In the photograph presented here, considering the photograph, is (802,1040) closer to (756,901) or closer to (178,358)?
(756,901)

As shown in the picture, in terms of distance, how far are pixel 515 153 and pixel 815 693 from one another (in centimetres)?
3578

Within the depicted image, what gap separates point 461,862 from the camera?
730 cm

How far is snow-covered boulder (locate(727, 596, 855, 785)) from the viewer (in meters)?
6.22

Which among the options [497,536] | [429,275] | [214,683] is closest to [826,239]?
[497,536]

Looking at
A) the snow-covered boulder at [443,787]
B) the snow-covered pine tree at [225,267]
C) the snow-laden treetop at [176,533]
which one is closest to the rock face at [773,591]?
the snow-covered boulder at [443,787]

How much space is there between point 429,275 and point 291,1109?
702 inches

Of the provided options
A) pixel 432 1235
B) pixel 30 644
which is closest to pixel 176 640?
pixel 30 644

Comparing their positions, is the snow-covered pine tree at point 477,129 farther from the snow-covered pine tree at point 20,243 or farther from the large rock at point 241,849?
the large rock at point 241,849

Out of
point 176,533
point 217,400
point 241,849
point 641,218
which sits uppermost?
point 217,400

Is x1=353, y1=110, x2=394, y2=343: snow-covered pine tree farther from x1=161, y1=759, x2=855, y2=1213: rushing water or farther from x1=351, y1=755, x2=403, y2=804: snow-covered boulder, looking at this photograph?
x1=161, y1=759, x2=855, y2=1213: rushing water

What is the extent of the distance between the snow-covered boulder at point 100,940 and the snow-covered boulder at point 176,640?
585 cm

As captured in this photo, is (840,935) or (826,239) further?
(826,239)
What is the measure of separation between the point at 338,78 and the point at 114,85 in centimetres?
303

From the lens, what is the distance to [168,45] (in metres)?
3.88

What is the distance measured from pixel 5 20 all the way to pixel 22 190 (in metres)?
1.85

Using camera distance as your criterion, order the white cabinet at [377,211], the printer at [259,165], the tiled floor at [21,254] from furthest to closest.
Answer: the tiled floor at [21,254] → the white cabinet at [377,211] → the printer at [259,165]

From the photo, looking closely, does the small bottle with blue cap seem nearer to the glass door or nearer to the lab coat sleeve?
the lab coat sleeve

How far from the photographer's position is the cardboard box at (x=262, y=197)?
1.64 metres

━━━━━━━━━━━━━━━━

- Work to complete
Reproduce all of the items above word for word, line by line, keeping every line in its original order.

- Task result
In the photograph presented here, considering the photograph, is (802,1040) closer to (756,901) or closer to (178,358)?
(756,901)

As shown in the picture, in terms of distance, how far are pixel 515 153 and pixel 815 693 from one another (in centimetres)?
3578

Within the depicted image, what gap separates point 461,862 from the camera?
730 cm

How far is snow-covered boulder (locate(727, 596, 855, 785)) from the viewer (in meters)?
6.22

Which among the options [497,536] | [429,275] | [214,683] is closest to [826,239]?
[497,536]

Looking at
A) the snow-covered boulder at [443,787]
B) the snow-covered pine tree at [225,267]
C) the snow-laden treetop at [176,533]
which one is closest to the rock face at [773,591]?
the snow-covered boulder at [443,787]

How much space is there between point 429,275 and point 291,1109?
702 inches

Of the provided options
A) pixel 432 1235
B) pixel 30 644
which is closest to pixel 176 640?
pixel 30 644

Comparing their positions, is the snow-covered pine tree at point 477,129 farther from the snow-covered pine tree at point 20,243 or farther from the large rock at point 241,849?
the large rock at point 241,849

Out of
point 176,533
point 217,400
point 241,849
point 641,218
which sits uppermost?
point 217,400

Is x1=353, y1=110, x2=394, y2=343: snow-covered pine tree farther from x1=161, y1=759, x2=855, y2=1213: rushing water or farther from x1=351, y1=755, x2=403, y2=804: snow-covered boulder, looking at this photograph?
x1=161, y1=759, x2=855, y2=1213: rushing water

What is the extent of the distance between the snow-covered boulder at point 100,940 and the snow-covered boulder at point 176,640?
585 cm

As captured in this photo, is (840,935) or (826,239) further?
(826,239)
What is the measure of separation between the point at 338,78 and the point at 114,85 in centimetres?
303

From the lens, what is the distance to [168,45] (in metres)?
3.88

What is the distance measured from pixel 5 20 all the way to pixel 22 190 (in metres)?
1.85

Using camera distance as your criterion, order the white cabinet at [377,211], the printer at [259,165], the tiled floor at [21,254] from furthest to closest.
Answer: the tiled floor at [21,254] → the white cabinet at [377,211] → the printer at [259,165]

From the photo, looking closely, does the small bottle with blue cap seem nearer to the glass door or nearer to the lab coat sleeve?
the lab coat sleeve

How far from the photographer's position is the cardboard box at (x=262, y=197)?
1.64 metres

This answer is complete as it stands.